Work task —
All entries must be repeated exactly; do not include the pictures.

Dataset extract —
═══

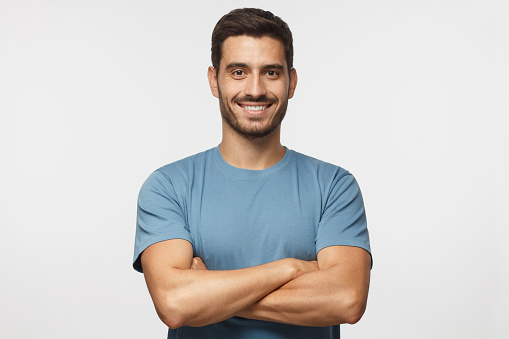 Portrait of smiling handsome man in blue t-shirt standing with crossed arms isolated on grey background 1045886560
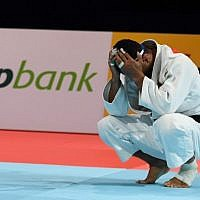 Iran's judoka Saeid Mollaei reacts after losing to Belgium's Matthias Casse in the semi-final fight in the men's under-81 kilogram category during the 2019 Judo World Championships in Tokyo on August 28, 2019. (Charly Triballeau/AFP)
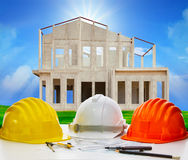 Hard hat of engineering on working table with plan and writing t Royalty Free Stock Image
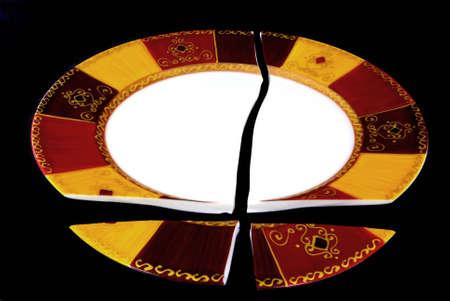 Broken plate over black background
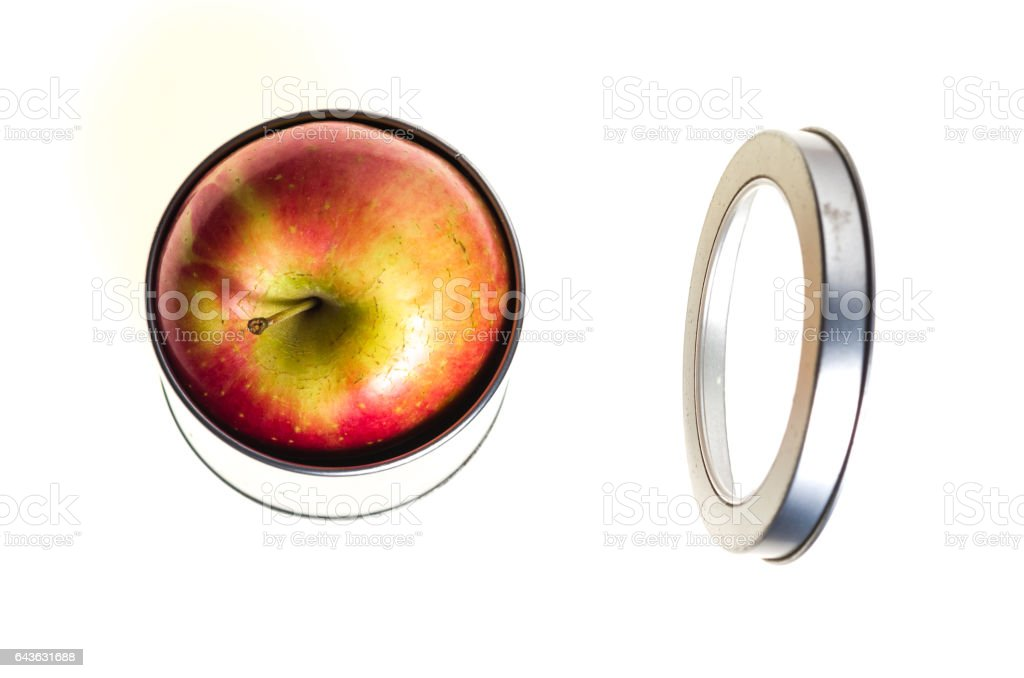 Red Apple Inside a Tin Can stock photo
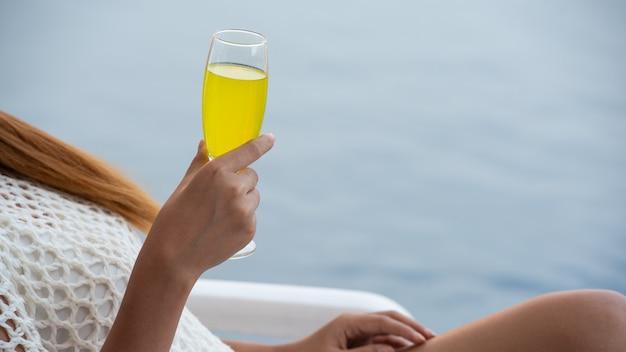 パイナップルジュースのグラスを持って若いアジア女性がプールでビーチチェアでリラックス。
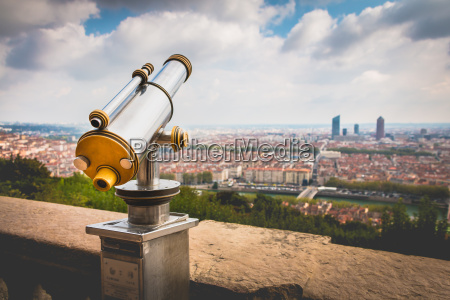 telescope directed towards the city of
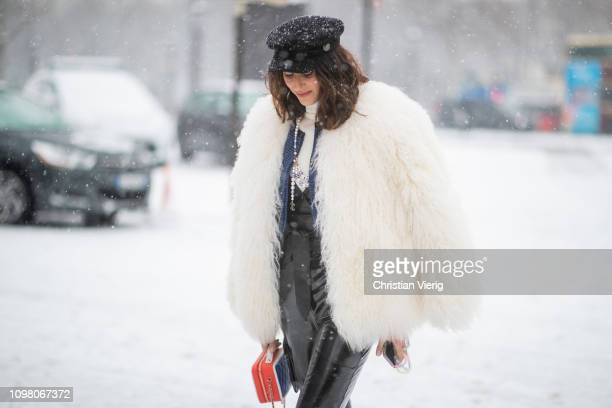 A guest is seen wearing flat cap black vinyl overall creme white fake fur jacket Chanel bag outside Chanel during Haute Couture Spring Summer 2019...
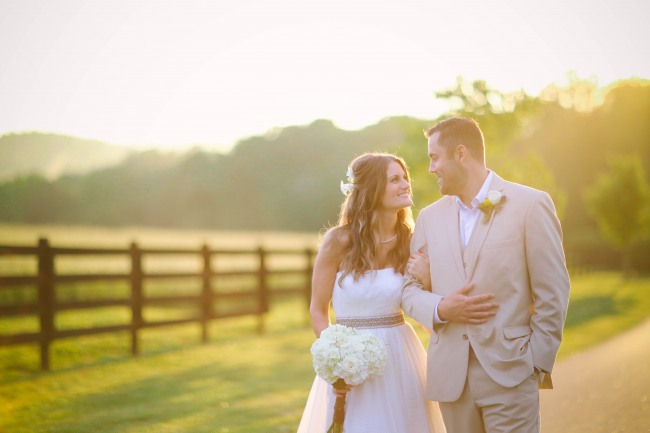 51 bride and groom walking arm and arm down road at  Lindsey Plantation in Greer SC wedding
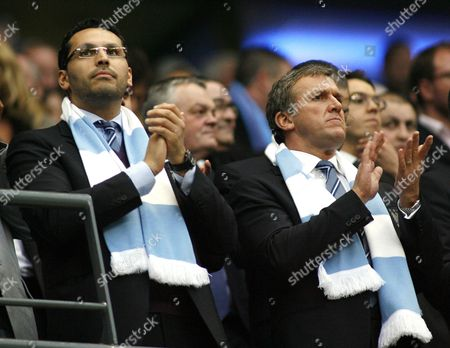 Manchester City chairman Khaldoon Al Mubarak and chief executive Garry Cook applaud the teams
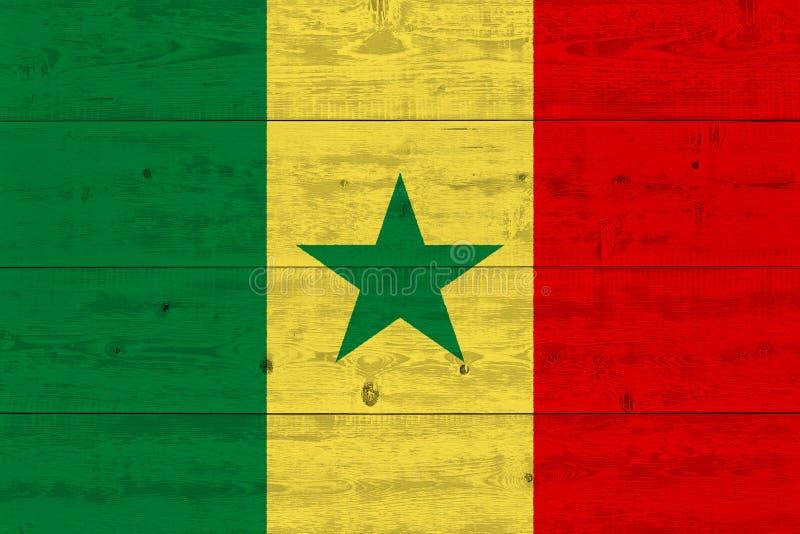 Senegal-Flagge gemalt auf alter hölzerner Planke stockfoto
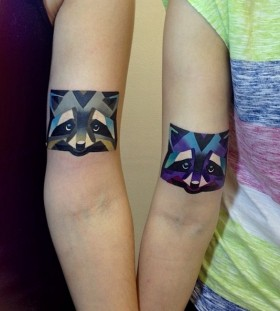 Creative raccoon arm tattoos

═══

Solution below —
 Portrait of smiling handsome man in blue t-shirt standing with crossed arms isolated on grey background 1045886560
 Iran's judoka Saeid Mollaei reacts after losing to Belgium's Matthias Casse in the semi-final fight in the men's under-81 kilogram category during the 2019 Judo World Championships in Tokyo on August 28, 2019. (Charly Triballeau/AFP)
 Hard hat of engineering on working table with plan and writing t Royalty Free Stock Image
 Broken plate over black background
 Red Apple Inside a Tin Can stock photo
 パイナップルジュースのグラスを持って若いアジア女性がプールでビーチチェアでリラックス。
 telescope directed towards the city of
 A guest is seen wearing flat cap black vinyl overall creme white fake fur jacket Chanel bag outside Chanel during Haute Couture Spring Summer 2019...
 51 bride and groom walking arm and arm down road at  Lindsey Plantation in Greer SC wedding
 Manchester City chairman Khaldoon Al Mubarak and chief executive Garry Cook applaud the teams
 Senegal-Flagge gemalt auf alter hölzerner Planke stockfoto
 Creative raccoon arm tattoos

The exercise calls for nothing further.